Published: 13 Sep 2018
A Federal Court decision has exposed the widespread, dodgy practice of employers incorrectly classifying workers in on-going jobs as casual and it is time employers accepted their obligation to offer permanent work.
CFMEU National President Tony Maher said the Australian Industry Group’s hysteria over the impact of the Workpac v Skene decision underlines the extent to which Australian workers have been ripped off by the ‘permanent casual’ trend.
“The AIG’s own analysis shows that a majority of Australians employed as casuals work on a regular, on-going basis,” said Mr Maher.
“If the Skene decision has a cost impact, that shows the extent to which workers’ lost pay and entitlements have been subsidising company profits.

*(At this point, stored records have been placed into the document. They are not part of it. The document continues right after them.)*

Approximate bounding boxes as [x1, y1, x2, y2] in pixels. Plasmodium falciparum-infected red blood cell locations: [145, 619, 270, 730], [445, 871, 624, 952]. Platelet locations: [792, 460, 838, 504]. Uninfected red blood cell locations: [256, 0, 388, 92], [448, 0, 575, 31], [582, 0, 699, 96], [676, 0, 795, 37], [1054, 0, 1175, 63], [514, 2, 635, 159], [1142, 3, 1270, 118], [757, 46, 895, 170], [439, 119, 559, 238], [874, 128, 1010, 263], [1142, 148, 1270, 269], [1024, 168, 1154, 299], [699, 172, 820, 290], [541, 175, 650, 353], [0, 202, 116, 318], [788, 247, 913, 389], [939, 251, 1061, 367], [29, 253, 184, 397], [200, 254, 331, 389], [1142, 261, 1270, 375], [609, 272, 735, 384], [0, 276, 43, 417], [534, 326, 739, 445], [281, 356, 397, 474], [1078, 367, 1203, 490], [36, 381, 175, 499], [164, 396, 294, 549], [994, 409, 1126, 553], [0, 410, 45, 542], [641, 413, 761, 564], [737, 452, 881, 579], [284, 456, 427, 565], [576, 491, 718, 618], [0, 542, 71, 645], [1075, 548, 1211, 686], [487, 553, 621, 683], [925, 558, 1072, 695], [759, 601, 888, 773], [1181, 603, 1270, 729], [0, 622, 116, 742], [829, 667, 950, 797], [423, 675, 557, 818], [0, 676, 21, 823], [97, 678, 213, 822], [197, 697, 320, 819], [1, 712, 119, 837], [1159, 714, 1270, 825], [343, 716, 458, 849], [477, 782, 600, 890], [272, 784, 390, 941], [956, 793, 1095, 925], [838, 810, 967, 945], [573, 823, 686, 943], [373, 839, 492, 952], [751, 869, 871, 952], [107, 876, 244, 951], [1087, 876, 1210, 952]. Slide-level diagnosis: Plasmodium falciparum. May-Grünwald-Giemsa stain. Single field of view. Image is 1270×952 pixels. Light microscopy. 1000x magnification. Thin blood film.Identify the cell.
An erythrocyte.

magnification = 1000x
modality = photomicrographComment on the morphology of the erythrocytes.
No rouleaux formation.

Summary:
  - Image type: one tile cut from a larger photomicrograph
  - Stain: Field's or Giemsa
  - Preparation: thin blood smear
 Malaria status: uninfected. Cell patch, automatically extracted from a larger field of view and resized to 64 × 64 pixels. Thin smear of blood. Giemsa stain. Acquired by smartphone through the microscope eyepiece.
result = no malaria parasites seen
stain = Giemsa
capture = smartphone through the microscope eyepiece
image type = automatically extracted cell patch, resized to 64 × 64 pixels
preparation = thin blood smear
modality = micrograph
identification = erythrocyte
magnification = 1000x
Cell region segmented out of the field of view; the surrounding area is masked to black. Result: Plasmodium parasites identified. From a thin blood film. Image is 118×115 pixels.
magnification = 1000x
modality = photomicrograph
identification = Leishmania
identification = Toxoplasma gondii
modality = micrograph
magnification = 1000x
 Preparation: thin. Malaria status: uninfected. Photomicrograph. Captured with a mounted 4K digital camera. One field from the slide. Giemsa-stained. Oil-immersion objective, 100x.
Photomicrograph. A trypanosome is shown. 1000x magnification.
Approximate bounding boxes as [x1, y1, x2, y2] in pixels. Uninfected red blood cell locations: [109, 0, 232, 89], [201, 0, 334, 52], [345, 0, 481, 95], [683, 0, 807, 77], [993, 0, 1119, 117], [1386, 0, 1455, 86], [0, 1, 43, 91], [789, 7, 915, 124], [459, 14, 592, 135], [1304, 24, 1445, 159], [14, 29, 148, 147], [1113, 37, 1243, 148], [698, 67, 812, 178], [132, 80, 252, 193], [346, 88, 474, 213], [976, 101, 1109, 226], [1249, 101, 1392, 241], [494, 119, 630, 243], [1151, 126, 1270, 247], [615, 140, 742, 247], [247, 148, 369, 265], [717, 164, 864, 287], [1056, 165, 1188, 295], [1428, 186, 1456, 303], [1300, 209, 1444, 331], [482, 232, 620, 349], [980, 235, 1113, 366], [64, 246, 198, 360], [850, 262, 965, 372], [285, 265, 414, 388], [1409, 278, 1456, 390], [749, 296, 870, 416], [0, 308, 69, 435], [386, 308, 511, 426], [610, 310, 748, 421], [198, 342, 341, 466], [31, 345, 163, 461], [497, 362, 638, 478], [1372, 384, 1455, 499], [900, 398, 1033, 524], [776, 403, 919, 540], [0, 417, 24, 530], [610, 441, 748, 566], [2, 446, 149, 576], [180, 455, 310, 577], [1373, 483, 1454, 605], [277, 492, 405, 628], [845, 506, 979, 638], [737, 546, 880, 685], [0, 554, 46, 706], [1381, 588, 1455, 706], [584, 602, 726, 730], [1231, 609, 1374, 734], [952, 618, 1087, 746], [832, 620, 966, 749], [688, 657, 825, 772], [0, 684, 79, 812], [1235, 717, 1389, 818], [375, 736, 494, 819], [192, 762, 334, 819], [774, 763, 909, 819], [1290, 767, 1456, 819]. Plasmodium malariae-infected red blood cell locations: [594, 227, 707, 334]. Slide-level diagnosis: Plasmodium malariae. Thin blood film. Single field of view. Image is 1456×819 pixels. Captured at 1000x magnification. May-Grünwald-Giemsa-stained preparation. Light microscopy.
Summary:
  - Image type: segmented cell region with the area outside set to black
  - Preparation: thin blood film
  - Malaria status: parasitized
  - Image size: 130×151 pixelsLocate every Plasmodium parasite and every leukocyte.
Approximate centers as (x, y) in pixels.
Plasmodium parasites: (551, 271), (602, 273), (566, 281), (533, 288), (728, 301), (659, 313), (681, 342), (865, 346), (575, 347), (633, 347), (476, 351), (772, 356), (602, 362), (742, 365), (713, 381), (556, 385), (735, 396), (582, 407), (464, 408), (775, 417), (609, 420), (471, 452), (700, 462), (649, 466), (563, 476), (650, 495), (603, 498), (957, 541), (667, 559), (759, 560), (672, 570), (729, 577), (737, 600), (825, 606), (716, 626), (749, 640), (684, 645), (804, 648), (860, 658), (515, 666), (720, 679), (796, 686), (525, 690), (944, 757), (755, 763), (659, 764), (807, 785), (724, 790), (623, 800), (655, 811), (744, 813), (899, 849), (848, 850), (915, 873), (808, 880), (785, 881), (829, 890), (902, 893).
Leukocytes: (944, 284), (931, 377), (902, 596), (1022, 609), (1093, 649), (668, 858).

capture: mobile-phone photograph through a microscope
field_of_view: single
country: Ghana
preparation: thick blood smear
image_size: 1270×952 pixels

“The court has been very clear that employers can’t just label workers as casual because they want to and it’s cheaper.”
Workpac v Skene is a case brought by CFMEU Mining and Energy involving a Queensland mineworker employed as a casual by labour hire company Workpac for two and a half years.
In August, the full Federal Court upheld a previous decision that Mr Skene could not properly be considered a casual under the Fair Work Act due to the regular and continuous nature of his work on a fixed roster and was therefore entitled to receive accrued annual pay on termination of his employment. The decision has a wide application for casual employees across the workforce.
Mr Maher said employers’ claim that casual workers are ‘double-dipping’ if they claim leave entitlements doesn’t stack up, as many casual workers are paid less than permanent employees.
“In many industries casuals are paid substantially less than permanent workers.
“In coal mining where Paul Skene was employed, casual labour hire workers are typically paid an hourly rate of 30% less than permanents and they have no paid holidays, sick leave or job security.
“This isn’t double dipping, it’s a double whammy for casual workers. Employers should stop complaining and accept the jig is up.”